▶ **Document section**
*** Begin section ***

Existing discrete diffusion-based protein language models rely on masking mechanisms, which struggle to capture the biological reality of protein evolution through gradual substitution, insertion, and deletion operations, thereby limiting their capacity for flexible guided generation and editing. This work proposes DPLM-Evo, the first method to explicitly model evolutionary editing operations within a diffusion framework. It introduces a contextualized evolutionary noising kernel that generates biologically plausible mutations and decouples variable-length observed sequences from an upsampled latent alignment space, enabling efficient variable-length generation. By jointly predicting substitutions, insertions, and deletions, DPLM-Evo achieves state-of-the-art performance in mutation effect prediction under the single-sequence setting of ProteinGym and supports post-hoc protein editing and simulated evolution through explicit edit trajectories.

*** End section ***

▶ **Extracted entries**
*** Begin section ***

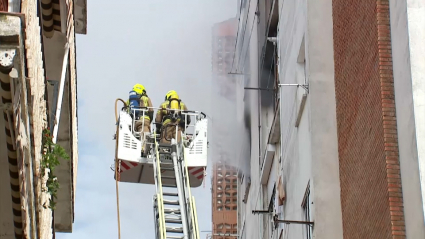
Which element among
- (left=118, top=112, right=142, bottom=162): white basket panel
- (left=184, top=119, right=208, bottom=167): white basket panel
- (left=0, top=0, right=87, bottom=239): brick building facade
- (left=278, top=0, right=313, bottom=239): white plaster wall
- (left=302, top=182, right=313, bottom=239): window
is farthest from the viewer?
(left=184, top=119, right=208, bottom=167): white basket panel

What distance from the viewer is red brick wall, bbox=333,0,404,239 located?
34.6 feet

*** End section ***
*** Begin section ***

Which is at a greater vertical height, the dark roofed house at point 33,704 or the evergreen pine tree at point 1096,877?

*** End section ***
*** Begin section ***

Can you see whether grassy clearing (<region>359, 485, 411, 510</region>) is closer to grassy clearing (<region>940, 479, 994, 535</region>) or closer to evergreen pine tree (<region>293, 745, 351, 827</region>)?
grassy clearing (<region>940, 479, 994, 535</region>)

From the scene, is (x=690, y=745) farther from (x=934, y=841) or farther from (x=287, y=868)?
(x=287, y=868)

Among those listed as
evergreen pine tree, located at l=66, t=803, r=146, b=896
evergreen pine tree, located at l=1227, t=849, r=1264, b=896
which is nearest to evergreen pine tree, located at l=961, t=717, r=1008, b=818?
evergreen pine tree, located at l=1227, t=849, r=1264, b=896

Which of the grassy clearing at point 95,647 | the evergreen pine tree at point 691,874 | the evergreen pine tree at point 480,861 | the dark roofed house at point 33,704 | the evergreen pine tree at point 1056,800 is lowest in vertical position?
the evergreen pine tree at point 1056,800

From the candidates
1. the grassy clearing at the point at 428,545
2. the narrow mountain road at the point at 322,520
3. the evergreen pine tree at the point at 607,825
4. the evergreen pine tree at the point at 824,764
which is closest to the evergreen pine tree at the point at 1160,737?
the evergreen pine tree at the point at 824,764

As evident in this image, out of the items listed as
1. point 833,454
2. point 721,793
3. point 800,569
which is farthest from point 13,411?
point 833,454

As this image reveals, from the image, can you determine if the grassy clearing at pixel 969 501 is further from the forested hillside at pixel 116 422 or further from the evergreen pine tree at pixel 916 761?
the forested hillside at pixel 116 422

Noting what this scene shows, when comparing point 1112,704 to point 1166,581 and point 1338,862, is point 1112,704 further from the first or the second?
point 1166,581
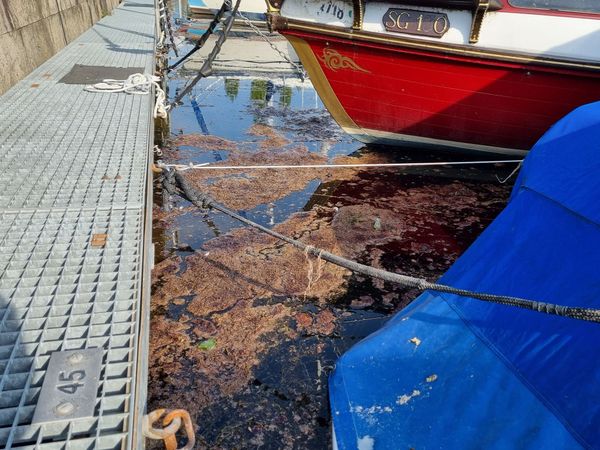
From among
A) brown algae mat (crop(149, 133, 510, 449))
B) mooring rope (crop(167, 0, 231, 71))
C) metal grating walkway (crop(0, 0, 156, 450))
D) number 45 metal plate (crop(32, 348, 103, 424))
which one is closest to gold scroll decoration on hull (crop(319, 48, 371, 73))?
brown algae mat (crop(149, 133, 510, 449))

*** End section ***

▶ **Task instructions**
a. Answer these questions using the DPLM-Evo summary:
(i) What kind of mechanism do existing discrete diffusion-based protein language models rely on?
(ii) Which three operations does DPLM-Evo jointly predict?
(iii) On which benchmark, and under which setting, does DPLM-Evo reach state-of-the-art mutation effect prediction?
b. Carry on the DPLM-Evo summary, beginning after its final sentence.

▶ **Activity answers**
a.
(i) Masking mechanisms.
(ii) Substitutions, insertions, and deletions.
(iii) ProteinGym, under the single-sequence setting.

b.
Proteins are shaped by gradual evolution under biophysical and functional constraints. Protein language models learn rich evolutionary constraints from large-scale sequences, and discrete diffusion-based protein language models~(\eg, DPLMs) are promising for both understanding and generation. However, existing DPLMs typically rely on masking-based absorbing diffusion that contradicts a simple biological intuition: proteins evolve through accumulated edits, not by emerging from masks. Consequently, these frameworks lack explicit pretraining objectives for substitution and insertion/deletion (indel) operations, limiting both optimization-style post-editing and flexible guided generation. To address these limitations, we present DPLM-Evo, an evolutionary discrete diffusion framework that explicitly predicts substitution, insertion, and deletion operations during denoising. DPLM-Evo decouples an upsampled-length latent alignment space from the variable-length observed sequence space, which makes indel-aware generation tractable and enables adaptive scaffold growth throughout the process with negligible computational overhead. To better align substitutions with real evolution, we further introduce a contextualized evolutionary noising kernel that produces biologically informed, context-dependent mutation patterns. Across tasks, DPLM-Evo improves sequence understanding and achieves state-of-the-art mutation effect prediction performance on ProteinGym in the single-sequence setting. It also enables variable-length simulated evolution, and post-editing/optimization of existing proteins via explicit edit trajectories.